Hide Forgot
Description of problem: Linux currently lacks a proper fexecve() system call, so fexecve() is implemented as a glibc library call that looks up the file to execute in /proc/self/fds and calls execve(). However, if a program that starts as root drops root privileges by calling setuid() or seteuid() before calling fexecve() (for instance, in order to execute a program as another user), then it no longer has read access to /proc/self/fds, and fexecve() fails. The man page for fexecve() does not mention this failure mode. (Incidentally, the man page for fexecve() in not included in FC5.) Version-Release number of selected component (if applicable): This bug occurs in glibc-2.4-11 from FC5. Since sysdeps/unix/sysv/linux/fexec.c in the glibc sources (the file implementing the fexecve() emulation) hasn't changed, I expect that this issue occurs in all versions of glibc that implement fexecve(). Steps to Reproduce: Run the attached program *as root*. (If user id 99 doesn't exist on your system, change the arguments of the setuid() or seteuid() call a user id that does exist.) It should produce no output and return 0, but it instead prints "fexecve() failed; errno = 13" and returns 255, indicating that the call to fexecve() failed. (errno code 13 is EACCES). If the setuid() and seteuid() calls are both commented out, the program works as expected. Additional Info: I don't think that this can be fixed in libc; we need a proper kernel implementation. A work-around is to use execve() directly, but this leads to race conditions under some circumstances (such as when trying to execute a file with the file owner's permissions).
Created attachment 155559 [details] A program that demonstrates the bug.
Then why are you filling that against glibc?

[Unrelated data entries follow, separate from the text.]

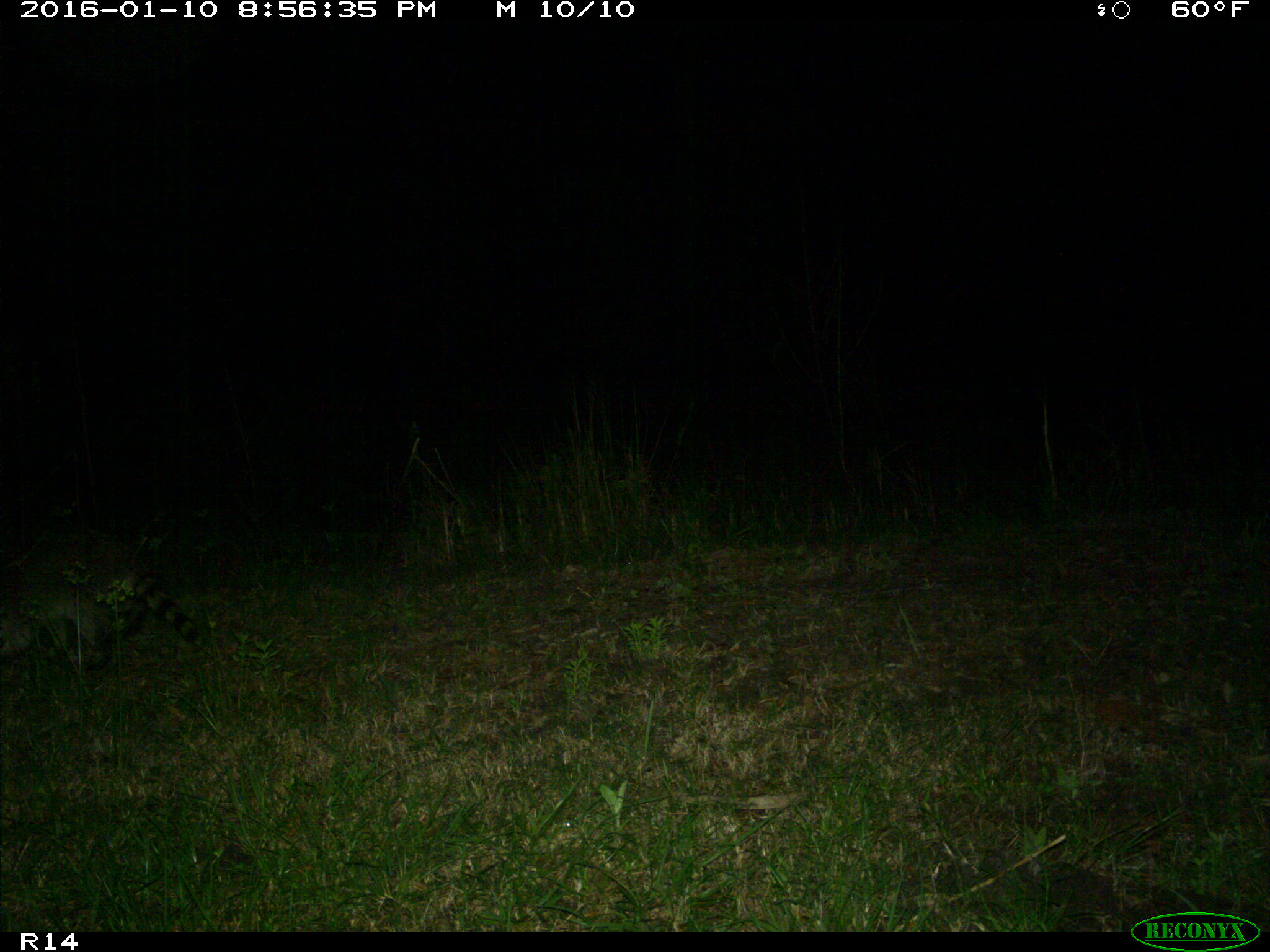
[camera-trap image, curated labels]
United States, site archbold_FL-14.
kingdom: Animalia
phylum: Chordata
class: Mammalia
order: Carnivora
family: Procyonidae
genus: Procyon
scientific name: Procyon lotor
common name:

(In reply to comment #2) > Then why are you filling that against glibc? Because fexecve() is currently implemented there. At the very least, this issue should be added to the glibc documentation as a known bug, and the glibc wrapper will need to be fixed when a better solution becomes available. There is also a possibility that the glibc gurus can come up with a better way of implementing fexecve() in userspace. The kernel bug is that fexecve() isn't implemented, not that it doesn't work properly.
I just discovered that a patch was added to the kernel as of 2.6.22-rc1 that allows access to /proc/self/fd/ by programs that have called setuid(). This may solve this issue; I don't currently have a system lying around that I want to test a pre-release kernel on.
This is exclusively a kernel issue and is at least in F7 fixed.